When gaining mass, basic exercises are favored, even if the training program itself differs from a classic bodybuilding program. The secret to good mass gain lies in a few points: Gradual increase in strength Exercises targeted at large muscles (chest, back, legs) and/or the whole body for beginners A training frequency of at least 3 times per week A training duration of 45 to 60 minutes The longer recovery phases when gaining mass allow the muscles to grow thanks to the principle of supercompensation. A short endurance or cardio workout is also recommended (once or twice a week) in order to strengthen the physical condition and regeneration of the different muscles.
Even with a high-calorie diet, it is difficult to meet your daily needs, so food supplements for mass gain are the ideal solution to help you do so. There are different types of supplements depending on your needs:
Creatine: Creatine intake improves muscle strength and performance. She supports athletes during training and short-term intensive exercises. Hard gainer: Thanks to its mixture of protein and carbohydrates, the hard gainer is the suitable supplement to facilitate muscle mass and strength gain, by stimulating anabolism, improving recovery, and promoting muscle growth.
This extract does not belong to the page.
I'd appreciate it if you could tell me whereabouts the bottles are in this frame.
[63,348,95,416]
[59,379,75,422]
Grains and carbohydrates: they are essential for muscle development and your performance program. They provide energy throughout the workout and nourish the muscles. Their intake is calculated based on your weight and your goals.
Post Workout Isolate Blend: it is a mixture specially designed to optimize muscle recovery, restore glycogen stores and reduce inflammation after training. Its protein content allows you to achieve your mass gain goals.